Swap "dirt ground" for "bare earth" in everything from the line containing "What distance separates" down to the end of the items, and give those lines back with nothing else changed. Leave out the pictures.

----

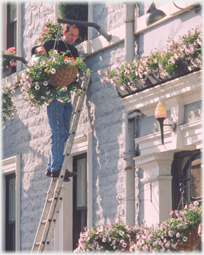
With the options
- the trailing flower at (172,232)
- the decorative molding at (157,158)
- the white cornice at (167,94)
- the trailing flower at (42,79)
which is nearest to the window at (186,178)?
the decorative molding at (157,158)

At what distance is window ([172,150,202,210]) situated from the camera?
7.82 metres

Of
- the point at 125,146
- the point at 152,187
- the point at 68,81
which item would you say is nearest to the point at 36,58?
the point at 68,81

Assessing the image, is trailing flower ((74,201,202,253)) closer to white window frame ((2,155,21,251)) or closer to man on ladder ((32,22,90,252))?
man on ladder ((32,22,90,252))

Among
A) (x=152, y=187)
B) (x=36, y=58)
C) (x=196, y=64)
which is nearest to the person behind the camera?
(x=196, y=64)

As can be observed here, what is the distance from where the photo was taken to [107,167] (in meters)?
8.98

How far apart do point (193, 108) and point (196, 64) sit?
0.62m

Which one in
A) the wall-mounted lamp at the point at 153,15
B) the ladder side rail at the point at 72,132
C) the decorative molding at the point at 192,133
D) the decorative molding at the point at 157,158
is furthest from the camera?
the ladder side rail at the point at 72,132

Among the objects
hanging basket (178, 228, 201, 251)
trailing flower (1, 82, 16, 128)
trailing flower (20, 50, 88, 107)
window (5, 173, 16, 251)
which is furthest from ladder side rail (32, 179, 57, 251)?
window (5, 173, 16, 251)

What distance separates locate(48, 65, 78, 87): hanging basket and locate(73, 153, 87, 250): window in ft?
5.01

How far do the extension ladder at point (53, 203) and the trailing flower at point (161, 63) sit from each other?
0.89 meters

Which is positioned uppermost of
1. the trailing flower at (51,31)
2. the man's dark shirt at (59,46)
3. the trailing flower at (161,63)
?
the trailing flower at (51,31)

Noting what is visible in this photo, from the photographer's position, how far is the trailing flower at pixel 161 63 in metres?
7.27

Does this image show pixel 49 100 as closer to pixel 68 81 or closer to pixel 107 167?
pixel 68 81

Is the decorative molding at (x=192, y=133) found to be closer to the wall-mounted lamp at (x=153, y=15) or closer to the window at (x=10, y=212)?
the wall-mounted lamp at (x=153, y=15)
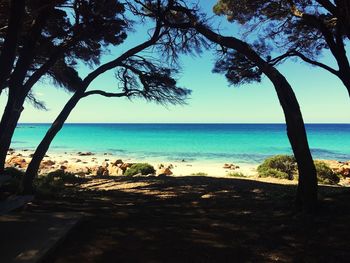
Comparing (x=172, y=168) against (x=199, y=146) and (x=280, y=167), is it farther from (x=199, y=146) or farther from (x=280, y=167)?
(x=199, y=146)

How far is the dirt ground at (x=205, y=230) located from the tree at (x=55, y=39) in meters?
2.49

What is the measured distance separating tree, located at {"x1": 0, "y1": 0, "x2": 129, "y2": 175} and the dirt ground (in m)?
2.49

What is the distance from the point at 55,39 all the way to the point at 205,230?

----

## Response to this task
What distance separates locate(48, 65, 78, 87): hanging basket and locate(73, 153, 87, 250): window in ft?
5.01

How far do the extension ladder at point (53, 203) and the trailing flower at point (161, 63) sit from each other?
0.89 meters

Which is positioned uppermost of
1. the trailing flower at (51,31)
2. the man's dark shirt at (59,46)
3. the trailing flower at (161,63)
?
the trailing flower at (51,31)

Noting what is visible in this photo, from the photographer's position, how far is the trailing flower at pixel 161 63 in metres?
7.27

Does this image show pixel 49 100 as closer to pixel 68 81 or closer to pixel 107 167?
pixel 68 81

Is the decorative molding at (x=192, y=133) found to be closer to the wall-mounted lamp at (x=153, y=15) or closer to the window at (x=10, y=212)?
the wall-mounted lamp at (x=153, y=15)
Comparing (x=172, y=168) against (x=199, y=146) and (x=280, y=167), is it farther from (x=199, y=146) or farther from (x=280, y=167)?
(x=199, y=146)

How far is the bare earth at (x=205, y=230) located from the tree at (x=55, y=39) in meters?
2.49

What is the measured distance separating tree, located at {"x1": 0, "y1": 0, "x2": 129, "y2": 175} and the bare earth (in m)?
2.49

What is the distance from the point at 55,39 all the way to the point at 205,230?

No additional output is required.